[Dataset excerpt]
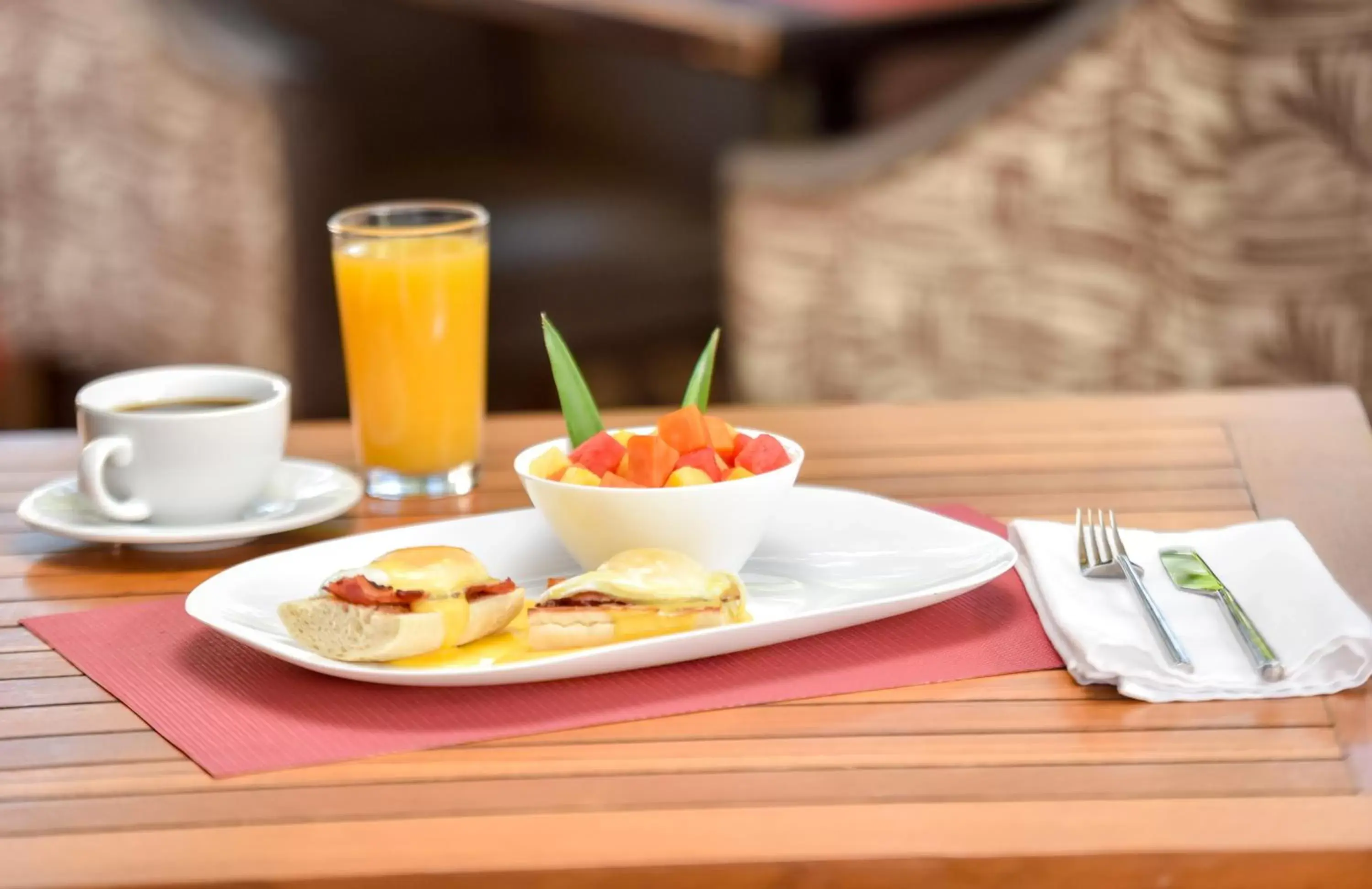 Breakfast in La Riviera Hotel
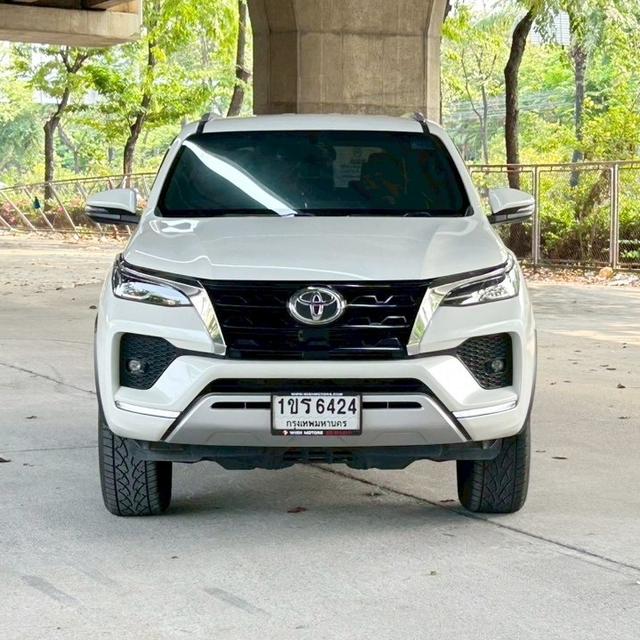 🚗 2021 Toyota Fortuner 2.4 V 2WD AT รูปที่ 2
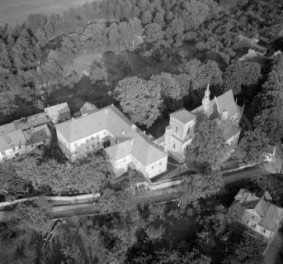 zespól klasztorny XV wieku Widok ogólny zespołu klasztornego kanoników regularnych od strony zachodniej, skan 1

[Task details]
Produce the material above again in full, with identical lines and no pictures.

[Answer section]
 Breakfast in La Riviera Hotel
 🚗 2021 Toyota Fortuner 2.4 V 2WD AT รูปที่ 2
 zespól klasztorny XV wieku Widok ogólny zespołu klasztornego kanoników regularnych od strony zachodniej, skan 1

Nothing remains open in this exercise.